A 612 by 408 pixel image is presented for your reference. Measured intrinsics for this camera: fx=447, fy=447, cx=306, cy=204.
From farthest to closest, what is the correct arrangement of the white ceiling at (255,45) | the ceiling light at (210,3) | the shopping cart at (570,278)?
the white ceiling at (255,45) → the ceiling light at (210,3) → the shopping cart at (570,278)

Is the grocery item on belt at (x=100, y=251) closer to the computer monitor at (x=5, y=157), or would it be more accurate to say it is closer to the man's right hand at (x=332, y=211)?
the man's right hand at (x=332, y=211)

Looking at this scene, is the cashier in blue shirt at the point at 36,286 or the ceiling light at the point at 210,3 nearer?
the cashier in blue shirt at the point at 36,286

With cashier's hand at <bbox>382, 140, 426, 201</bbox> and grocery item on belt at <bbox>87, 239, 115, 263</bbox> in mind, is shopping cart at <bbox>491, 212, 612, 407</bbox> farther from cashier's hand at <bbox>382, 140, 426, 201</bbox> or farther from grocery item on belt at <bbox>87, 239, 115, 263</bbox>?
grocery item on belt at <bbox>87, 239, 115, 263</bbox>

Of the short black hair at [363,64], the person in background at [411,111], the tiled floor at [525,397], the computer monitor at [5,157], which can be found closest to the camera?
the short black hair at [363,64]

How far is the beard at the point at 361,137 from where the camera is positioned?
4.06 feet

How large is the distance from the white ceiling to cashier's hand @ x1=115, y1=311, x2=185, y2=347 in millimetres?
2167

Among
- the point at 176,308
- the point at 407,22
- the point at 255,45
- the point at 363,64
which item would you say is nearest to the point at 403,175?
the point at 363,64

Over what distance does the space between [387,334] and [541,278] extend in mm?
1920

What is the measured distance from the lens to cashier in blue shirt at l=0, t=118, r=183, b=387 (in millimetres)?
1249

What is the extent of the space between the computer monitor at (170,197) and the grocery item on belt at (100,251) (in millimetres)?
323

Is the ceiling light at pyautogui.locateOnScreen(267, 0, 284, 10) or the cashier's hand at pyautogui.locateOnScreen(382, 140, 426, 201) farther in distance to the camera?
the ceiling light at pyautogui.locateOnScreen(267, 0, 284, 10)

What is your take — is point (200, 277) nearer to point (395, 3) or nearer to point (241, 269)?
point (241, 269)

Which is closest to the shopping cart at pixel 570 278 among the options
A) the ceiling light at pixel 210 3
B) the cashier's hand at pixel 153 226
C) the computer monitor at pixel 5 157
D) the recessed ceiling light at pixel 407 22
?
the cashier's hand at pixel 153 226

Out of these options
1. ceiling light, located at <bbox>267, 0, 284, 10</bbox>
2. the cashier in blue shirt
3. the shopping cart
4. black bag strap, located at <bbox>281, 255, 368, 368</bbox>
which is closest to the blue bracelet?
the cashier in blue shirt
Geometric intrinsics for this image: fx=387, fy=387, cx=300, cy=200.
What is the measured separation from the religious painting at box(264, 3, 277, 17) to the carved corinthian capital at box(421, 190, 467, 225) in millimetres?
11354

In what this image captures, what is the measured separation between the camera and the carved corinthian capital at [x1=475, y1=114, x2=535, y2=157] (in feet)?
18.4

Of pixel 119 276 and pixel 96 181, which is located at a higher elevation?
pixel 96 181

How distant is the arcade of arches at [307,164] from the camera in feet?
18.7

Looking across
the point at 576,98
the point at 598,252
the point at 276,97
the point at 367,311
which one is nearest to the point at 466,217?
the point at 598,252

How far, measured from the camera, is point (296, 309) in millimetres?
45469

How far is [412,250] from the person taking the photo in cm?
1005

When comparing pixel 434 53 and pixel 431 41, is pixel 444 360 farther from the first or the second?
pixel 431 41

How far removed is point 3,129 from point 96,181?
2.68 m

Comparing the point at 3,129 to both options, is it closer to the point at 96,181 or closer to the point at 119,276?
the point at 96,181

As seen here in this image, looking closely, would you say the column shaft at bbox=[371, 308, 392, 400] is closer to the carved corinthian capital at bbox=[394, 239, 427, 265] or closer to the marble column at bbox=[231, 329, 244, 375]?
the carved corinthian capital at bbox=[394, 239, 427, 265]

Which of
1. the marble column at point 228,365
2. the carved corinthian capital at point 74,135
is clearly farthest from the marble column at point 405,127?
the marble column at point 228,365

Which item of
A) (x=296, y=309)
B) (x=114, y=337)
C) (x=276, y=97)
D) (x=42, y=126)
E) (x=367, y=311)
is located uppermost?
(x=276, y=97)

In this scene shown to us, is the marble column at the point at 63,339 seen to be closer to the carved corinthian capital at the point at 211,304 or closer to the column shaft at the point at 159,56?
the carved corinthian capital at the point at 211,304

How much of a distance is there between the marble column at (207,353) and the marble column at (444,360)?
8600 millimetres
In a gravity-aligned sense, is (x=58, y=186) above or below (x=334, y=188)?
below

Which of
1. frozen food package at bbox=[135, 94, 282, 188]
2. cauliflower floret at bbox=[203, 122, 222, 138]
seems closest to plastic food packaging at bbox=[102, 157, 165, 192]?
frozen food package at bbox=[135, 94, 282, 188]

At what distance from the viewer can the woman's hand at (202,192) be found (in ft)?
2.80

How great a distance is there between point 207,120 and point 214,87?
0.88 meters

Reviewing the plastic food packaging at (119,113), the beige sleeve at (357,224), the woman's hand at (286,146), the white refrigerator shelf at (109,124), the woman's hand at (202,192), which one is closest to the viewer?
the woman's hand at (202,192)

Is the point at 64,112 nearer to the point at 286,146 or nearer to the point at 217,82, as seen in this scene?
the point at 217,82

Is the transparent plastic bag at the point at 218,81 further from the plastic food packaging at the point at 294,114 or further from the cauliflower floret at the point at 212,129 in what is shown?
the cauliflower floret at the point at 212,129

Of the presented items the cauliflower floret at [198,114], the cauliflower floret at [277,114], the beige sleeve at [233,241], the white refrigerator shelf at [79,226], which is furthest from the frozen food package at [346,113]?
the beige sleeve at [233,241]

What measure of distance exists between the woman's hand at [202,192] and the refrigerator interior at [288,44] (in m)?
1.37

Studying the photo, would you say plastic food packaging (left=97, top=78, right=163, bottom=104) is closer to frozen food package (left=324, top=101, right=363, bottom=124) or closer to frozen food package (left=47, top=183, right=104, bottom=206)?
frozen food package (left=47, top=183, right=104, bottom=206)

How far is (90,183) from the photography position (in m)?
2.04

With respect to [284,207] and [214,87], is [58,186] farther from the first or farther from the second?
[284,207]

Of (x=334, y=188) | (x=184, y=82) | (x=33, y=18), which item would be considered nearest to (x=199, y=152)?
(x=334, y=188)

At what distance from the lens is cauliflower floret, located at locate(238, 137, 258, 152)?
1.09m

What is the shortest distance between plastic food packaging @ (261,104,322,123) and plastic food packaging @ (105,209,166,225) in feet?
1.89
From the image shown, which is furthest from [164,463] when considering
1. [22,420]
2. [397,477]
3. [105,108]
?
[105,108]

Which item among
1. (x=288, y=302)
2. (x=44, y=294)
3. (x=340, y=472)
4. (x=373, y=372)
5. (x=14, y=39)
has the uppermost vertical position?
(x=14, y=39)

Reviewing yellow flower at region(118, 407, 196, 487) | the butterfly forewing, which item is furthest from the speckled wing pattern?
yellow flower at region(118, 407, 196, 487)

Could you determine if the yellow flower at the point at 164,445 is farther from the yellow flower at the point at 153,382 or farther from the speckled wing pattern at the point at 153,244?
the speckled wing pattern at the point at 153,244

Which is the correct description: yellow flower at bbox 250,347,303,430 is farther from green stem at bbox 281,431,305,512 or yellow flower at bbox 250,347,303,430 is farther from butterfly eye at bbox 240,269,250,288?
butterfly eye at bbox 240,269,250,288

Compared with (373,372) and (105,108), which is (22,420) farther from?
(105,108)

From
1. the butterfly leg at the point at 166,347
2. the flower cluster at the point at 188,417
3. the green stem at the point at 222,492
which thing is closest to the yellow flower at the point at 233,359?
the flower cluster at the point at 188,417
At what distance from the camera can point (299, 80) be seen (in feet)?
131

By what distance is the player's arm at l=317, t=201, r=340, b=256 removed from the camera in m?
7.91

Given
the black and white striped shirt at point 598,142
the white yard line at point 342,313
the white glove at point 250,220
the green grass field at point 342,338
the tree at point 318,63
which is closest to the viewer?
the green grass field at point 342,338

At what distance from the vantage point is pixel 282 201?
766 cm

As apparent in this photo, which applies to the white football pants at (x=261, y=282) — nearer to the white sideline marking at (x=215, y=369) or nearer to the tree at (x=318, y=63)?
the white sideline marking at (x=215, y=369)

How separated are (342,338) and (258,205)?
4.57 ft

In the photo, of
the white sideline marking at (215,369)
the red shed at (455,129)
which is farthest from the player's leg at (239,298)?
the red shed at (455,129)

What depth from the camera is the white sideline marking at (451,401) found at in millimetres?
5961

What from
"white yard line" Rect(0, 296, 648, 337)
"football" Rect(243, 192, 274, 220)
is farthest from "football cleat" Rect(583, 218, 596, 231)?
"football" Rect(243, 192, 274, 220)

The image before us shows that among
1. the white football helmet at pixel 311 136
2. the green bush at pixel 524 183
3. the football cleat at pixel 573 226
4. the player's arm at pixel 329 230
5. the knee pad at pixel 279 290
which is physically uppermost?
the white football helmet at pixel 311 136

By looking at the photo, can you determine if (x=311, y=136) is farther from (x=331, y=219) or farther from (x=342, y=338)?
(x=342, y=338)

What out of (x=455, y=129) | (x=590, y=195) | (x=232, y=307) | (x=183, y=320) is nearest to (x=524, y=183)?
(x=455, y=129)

▸ To do
Quote exactly and only the lines from the one holding "At what distance from the vantage" through the end of the data.

▸ Exercise output
At what distance from the vantage point is pixel 282 201?
766 cm

As apparent in this photo, which applies to the white football pants at (x=261, y=282) — nearer to the white sideline marking at (x=215, y=369) or nearer to the tree at (x=318, y=63)?
the white sideline marking at (x=215, y=369)

How separated are (342,338) and (258,205)?
4.57 ft

In the photo, of
the white sideline marking at (215,369)
the red shed at (455,129)
which is farthest from the player's leg at (239,298)?
the red shed at (455,129)

What depth from the camera is the white sideline marking at (451,401) found at in millimetres?
5961

What from
"white yard line" Rect(0, 296, 648, 337)
"football" Rect(243, 192, 274, 220)
is farthest from "football cleat" Rect(583, 218, 596, 231)?
"football" Rect(243, 192, 274, 220)

The image before us shows that among
1. the white football helmet at pixel 311 136
2. the green bush at pixel 524 183
3. the football cleat at pixel 573 226
4. the player's arm at pixel 329 230
5. the knee pad at pixel 279 290
which is physically uppermost?
the white football helmet at pixel 311 136

By looking at the photo, can you determine if (x=311, y=136) is farther from (x=331, y=219) or farther from (x=342, y=338)?
(x=342, y=338)

What out of (x=455, y=129) | (x=590, y=195) | (x=232, y=307) | (x=183, y=320) is nearest to (x=524, y=183)?
(x=455, y=129)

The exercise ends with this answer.